### What the task requires:
Please say how many lines in the records below contain the word "javascript". Give the number and nothing more.

### Records provided:
%%
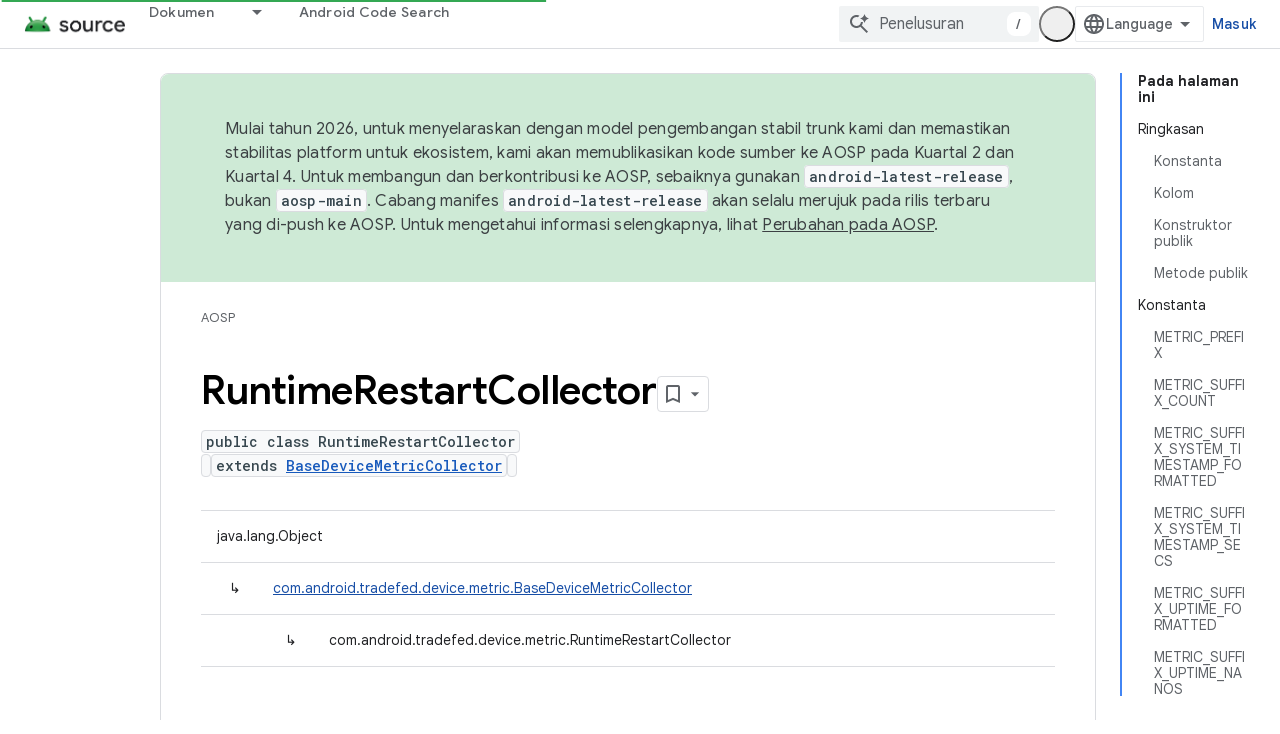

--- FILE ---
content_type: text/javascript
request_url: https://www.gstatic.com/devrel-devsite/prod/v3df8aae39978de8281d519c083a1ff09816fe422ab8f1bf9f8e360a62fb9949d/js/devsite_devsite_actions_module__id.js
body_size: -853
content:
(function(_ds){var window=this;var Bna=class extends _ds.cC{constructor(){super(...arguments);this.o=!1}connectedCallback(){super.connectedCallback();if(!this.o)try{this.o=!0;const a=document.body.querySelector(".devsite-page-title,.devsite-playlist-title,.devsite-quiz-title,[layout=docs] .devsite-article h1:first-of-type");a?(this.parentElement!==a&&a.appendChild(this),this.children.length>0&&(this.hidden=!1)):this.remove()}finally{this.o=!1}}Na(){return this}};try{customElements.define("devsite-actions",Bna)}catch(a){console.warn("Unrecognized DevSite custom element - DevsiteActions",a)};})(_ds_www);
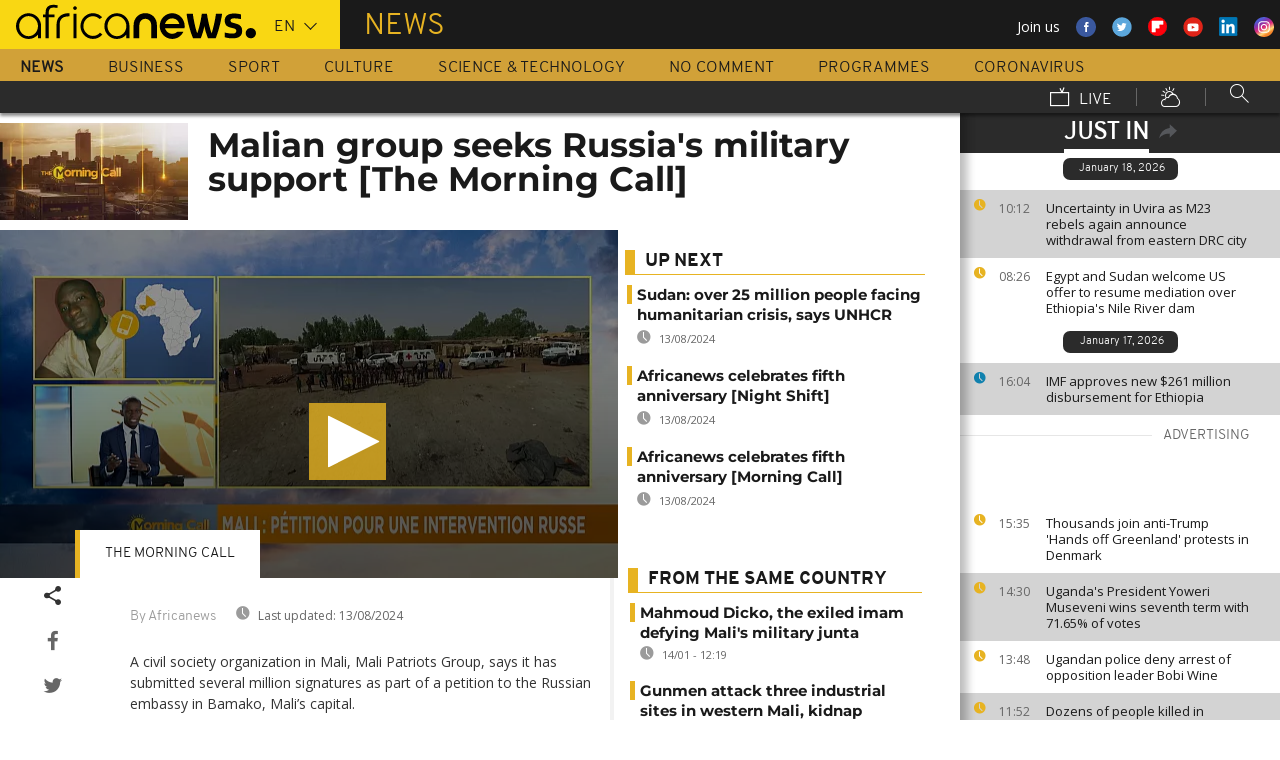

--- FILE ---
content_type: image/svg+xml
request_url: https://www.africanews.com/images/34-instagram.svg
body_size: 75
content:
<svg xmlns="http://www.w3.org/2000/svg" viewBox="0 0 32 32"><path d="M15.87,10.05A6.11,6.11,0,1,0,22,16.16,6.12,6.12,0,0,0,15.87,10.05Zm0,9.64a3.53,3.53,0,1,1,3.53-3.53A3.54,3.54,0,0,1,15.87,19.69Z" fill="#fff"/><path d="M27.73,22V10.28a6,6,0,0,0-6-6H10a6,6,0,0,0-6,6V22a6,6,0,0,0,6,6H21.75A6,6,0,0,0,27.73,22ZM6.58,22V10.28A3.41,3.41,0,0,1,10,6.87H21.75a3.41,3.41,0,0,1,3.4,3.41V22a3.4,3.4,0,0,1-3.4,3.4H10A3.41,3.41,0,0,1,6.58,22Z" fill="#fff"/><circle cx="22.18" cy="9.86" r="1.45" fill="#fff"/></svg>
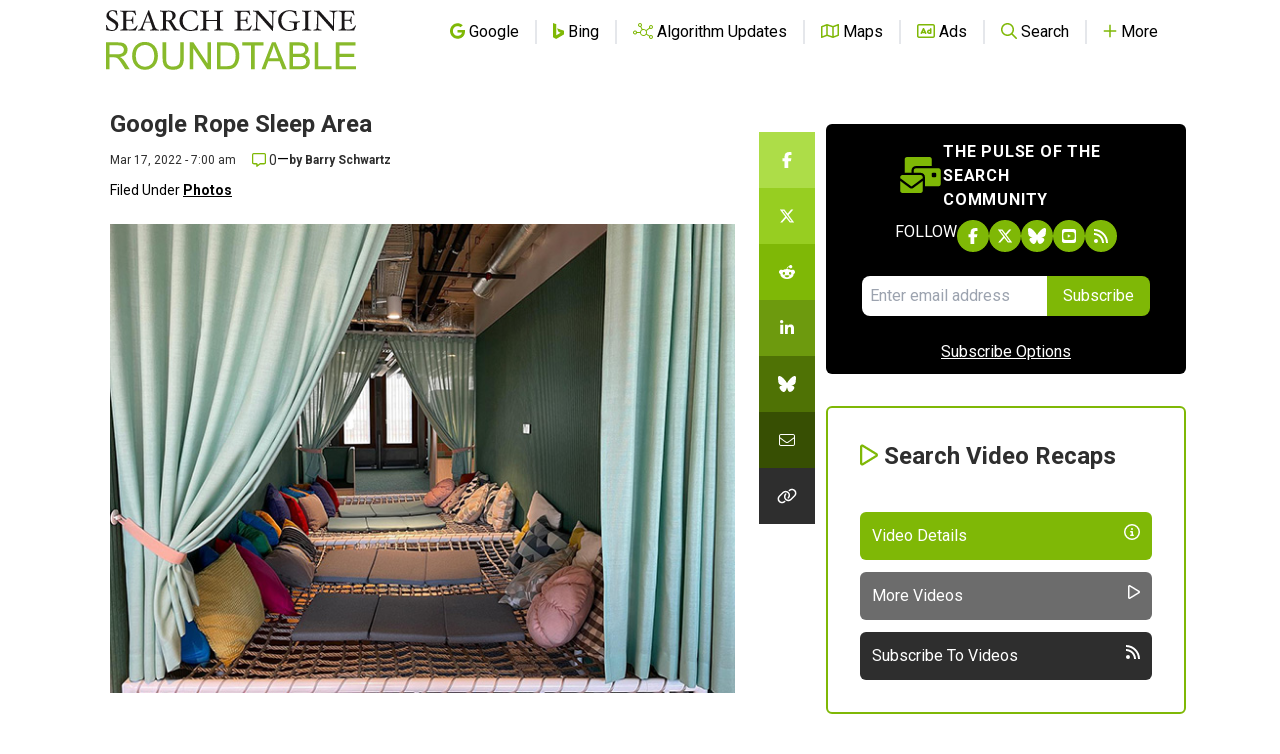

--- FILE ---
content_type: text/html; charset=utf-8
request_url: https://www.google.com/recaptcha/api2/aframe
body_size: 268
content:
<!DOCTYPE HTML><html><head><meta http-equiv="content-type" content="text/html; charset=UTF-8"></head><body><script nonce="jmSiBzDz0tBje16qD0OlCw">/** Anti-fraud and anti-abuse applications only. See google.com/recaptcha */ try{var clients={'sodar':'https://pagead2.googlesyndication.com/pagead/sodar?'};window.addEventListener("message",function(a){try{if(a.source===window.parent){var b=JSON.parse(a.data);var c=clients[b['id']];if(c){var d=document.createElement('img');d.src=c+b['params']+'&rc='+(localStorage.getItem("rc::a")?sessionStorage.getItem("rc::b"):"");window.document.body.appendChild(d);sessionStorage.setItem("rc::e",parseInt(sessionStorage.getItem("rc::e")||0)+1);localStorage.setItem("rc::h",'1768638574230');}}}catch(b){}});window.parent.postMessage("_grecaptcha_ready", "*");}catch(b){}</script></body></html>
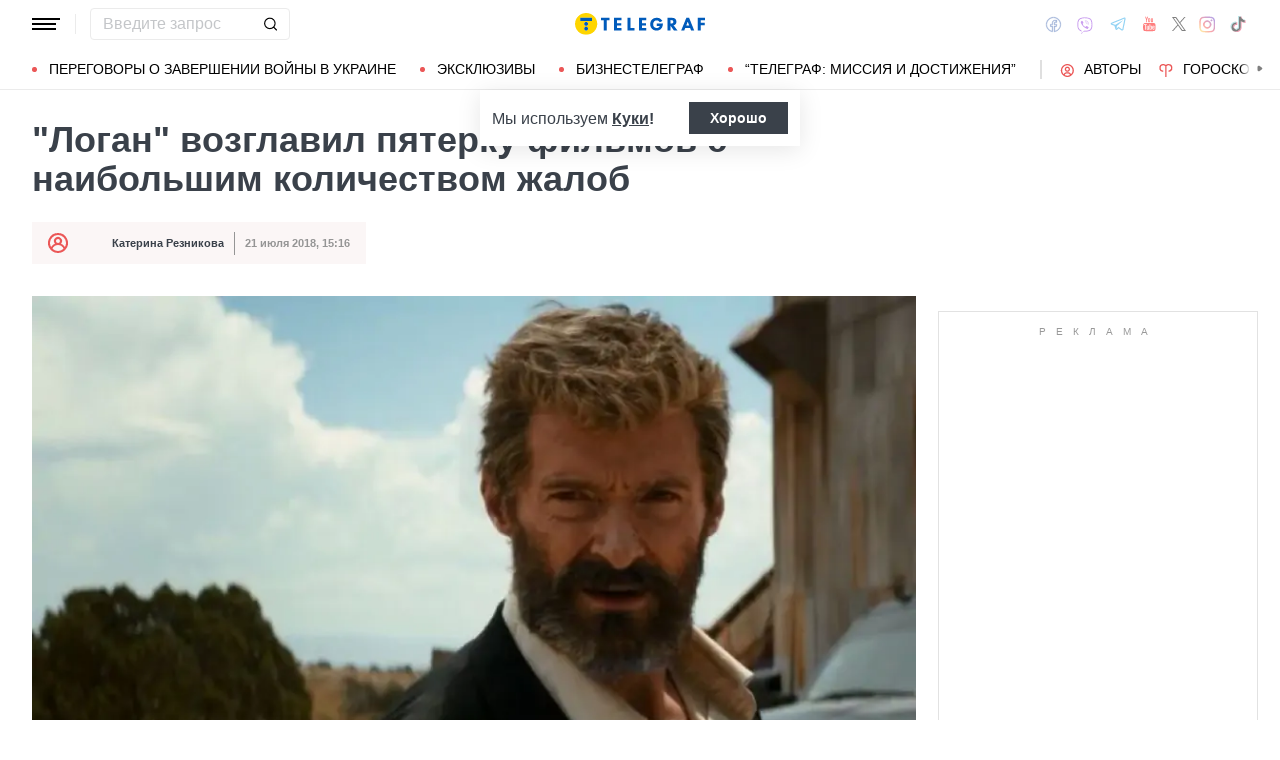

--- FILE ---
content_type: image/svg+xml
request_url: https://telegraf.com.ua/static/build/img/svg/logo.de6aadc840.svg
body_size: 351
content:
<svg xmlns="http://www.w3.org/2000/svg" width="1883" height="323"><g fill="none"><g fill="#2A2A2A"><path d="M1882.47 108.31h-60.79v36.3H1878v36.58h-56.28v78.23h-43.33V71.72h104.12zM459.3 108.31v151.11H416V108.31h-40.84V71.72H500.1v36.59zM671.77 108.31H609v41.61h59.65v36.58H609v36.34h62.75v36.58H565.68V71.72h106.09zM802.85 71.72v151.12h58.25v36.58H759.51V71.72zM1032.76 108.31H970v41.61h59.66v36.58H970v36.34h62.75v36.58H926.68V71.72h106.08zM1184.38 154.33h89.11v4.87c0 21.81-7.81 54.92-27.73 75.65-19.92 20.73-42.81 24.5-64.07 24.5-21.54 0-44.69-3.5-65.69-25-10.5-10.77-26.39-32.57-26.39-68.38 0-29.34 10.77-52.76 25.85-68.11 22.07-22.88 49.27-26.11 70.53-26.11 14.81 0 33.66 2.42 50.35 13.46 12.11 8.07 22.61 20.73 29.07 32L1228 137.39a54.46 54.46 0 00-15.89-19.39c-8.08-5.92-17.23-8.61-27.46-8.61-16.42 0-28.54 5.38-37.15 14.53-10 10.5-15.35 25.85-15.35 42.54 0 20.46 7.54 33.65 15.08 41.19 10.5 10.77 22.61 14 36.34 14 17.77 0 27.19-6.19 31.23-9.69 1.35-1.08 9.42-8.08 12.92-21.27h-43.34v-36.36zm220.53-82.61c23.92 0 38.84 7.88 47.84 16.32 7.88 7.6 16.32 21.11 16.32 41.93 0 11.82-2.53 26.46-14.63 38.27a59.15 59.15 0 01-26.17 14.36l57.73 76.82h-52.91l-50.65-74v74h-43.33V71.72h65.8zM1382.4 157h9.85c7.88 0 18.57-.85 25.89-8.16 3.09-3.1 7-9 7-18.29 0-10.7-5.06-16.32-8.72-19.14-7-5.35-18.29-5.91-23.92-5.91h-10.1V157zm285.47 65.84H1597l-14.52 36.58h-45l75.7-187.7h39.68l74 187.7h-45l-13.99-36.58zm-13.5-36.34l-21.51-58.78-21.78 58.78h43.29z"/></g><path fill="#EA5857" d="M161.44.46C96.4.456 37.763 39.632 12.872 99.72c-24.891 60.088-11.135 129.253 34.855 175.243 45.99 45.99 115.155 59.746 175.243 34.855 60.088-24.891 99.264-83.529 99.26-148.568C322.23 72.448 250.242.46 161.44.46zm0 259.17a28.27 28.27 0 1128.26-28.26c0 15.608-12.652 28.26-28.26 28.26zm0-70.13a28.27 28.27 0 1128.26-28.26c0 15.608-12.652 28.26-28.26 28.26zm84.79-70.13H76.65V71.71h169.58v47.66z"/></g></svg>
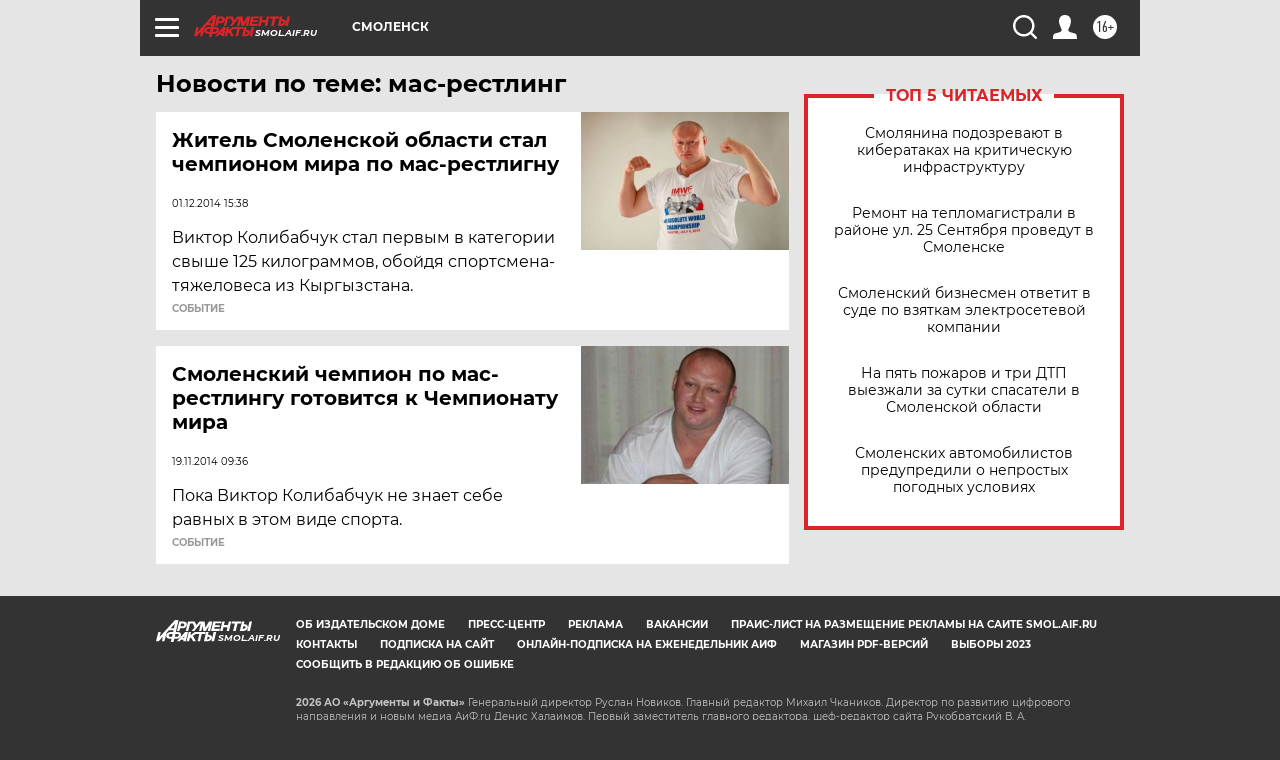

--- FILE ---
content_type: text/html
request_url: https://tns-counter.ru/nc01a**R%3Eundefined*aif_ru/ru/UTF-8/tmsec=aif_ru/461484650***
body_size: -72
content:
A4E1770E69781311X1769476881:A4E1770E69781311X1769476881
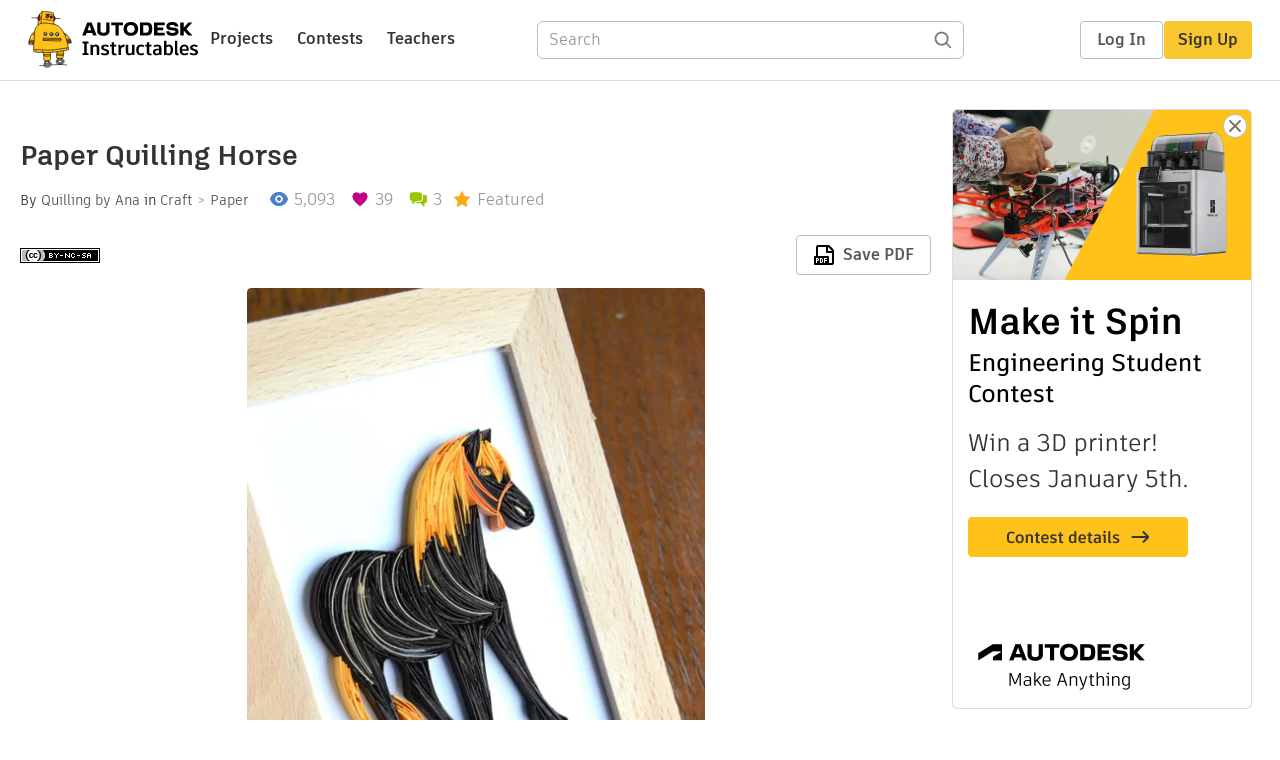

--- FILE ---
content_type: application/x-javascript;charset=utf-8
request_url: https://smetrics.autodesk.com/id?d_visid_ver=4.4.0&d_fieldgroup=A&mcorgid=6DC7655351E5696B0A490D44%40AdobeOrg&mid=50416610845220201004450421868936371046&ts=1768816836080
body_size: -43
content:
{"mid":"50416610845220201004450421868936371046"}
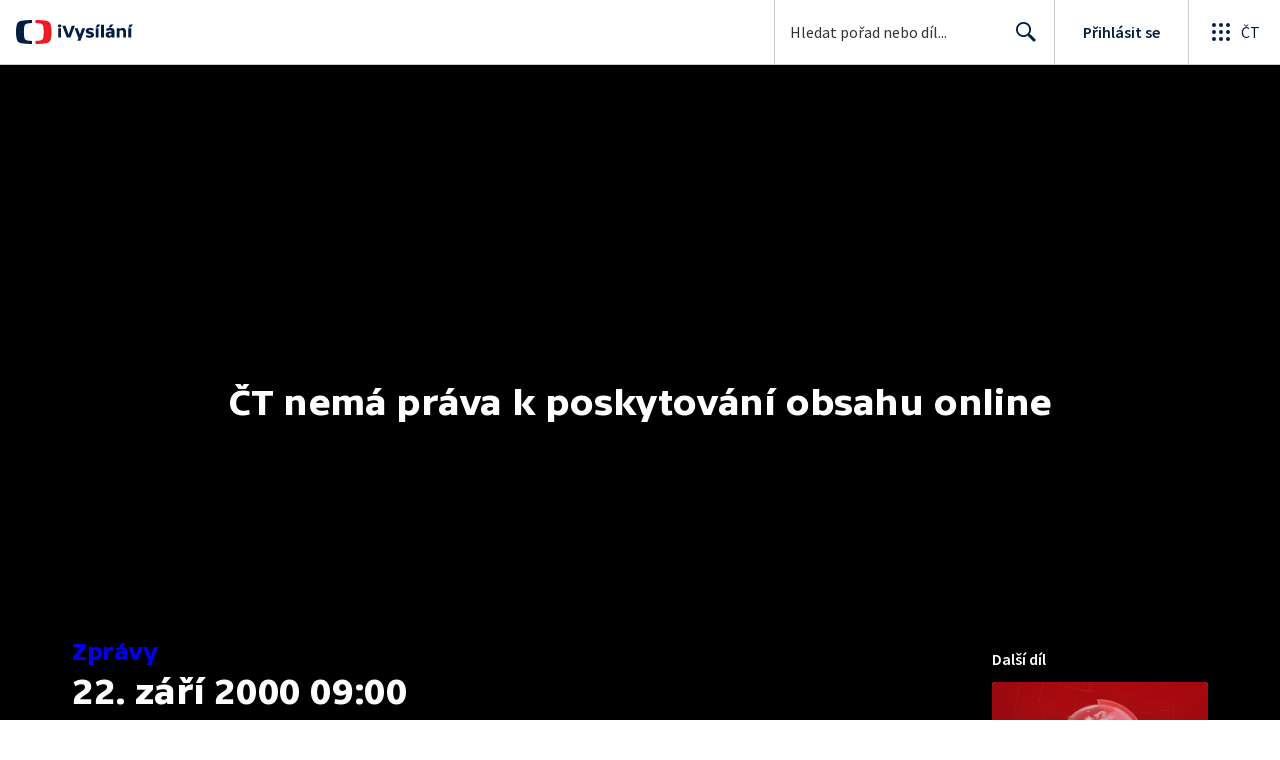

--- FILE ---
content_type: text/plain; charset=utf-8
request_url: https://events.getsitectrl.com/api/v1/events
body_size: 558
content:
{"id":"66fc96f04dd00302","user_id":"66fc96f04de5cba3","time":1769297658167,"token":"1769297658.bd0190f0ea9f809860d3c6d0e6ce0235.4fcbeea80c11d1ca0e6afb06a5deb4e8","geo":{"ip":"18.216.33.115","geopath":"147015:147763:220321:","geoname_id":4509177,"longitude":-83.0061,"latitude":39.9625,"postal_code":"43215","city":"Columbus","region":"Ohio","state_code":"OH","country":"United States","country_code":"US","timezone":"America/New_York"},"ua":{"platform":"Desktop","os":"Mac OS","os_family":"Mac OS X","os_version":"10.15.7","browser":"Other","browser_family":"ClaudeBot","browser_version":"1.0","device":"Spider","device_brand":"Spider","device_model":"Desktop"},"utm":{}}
%%
### Problem solution:
2